El hecho ocurrió en una popular avenida de dicho país, donde un conductor a bordo de un rodado cruzó un semáforo en rojo a gran velocidad y embistió a un grupo de personas que cruzaban por la senda peatonal, dejando el saldo de siete fallecidos y varios heridos de consideración.

Lo cierto, es que la imagen captada por una cámara de seguridad de la calle mostró el violento momento en el cual, el rodado iba rápidamente y embistió a las personas, las cuales varias "volaron por los aires" murieron al instante por el brutal impacto.

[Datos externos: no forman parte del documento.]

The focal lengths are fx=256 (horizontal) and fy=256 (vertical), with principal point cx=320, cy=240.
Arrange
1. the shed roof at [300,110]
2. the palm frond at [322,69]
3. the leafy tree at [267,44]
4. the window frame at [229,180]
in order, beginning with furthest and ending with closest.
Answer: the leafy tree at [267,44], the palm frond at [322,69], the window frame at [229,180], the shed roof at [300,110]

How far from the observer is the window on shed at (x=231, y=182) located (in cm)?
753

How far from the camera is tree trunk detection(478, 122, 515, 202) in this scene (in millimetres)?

Tras el accidente, la policía asiática confirmó que hubo siete víctimas fatales a manos del conductor que fue detenido minutos más tarde.

Pero lo particular del trágico atropellamiento masivo, es que tras ser detenido, el conductor asesino se quedó adentro de su automóvil, en estado de éxtasis, bailando y escuchando música electrónica a todo volumen como si nada hubiera pasado, por lo que la policía local investiga si el sujeto estaba preso del uso de estupefacientes.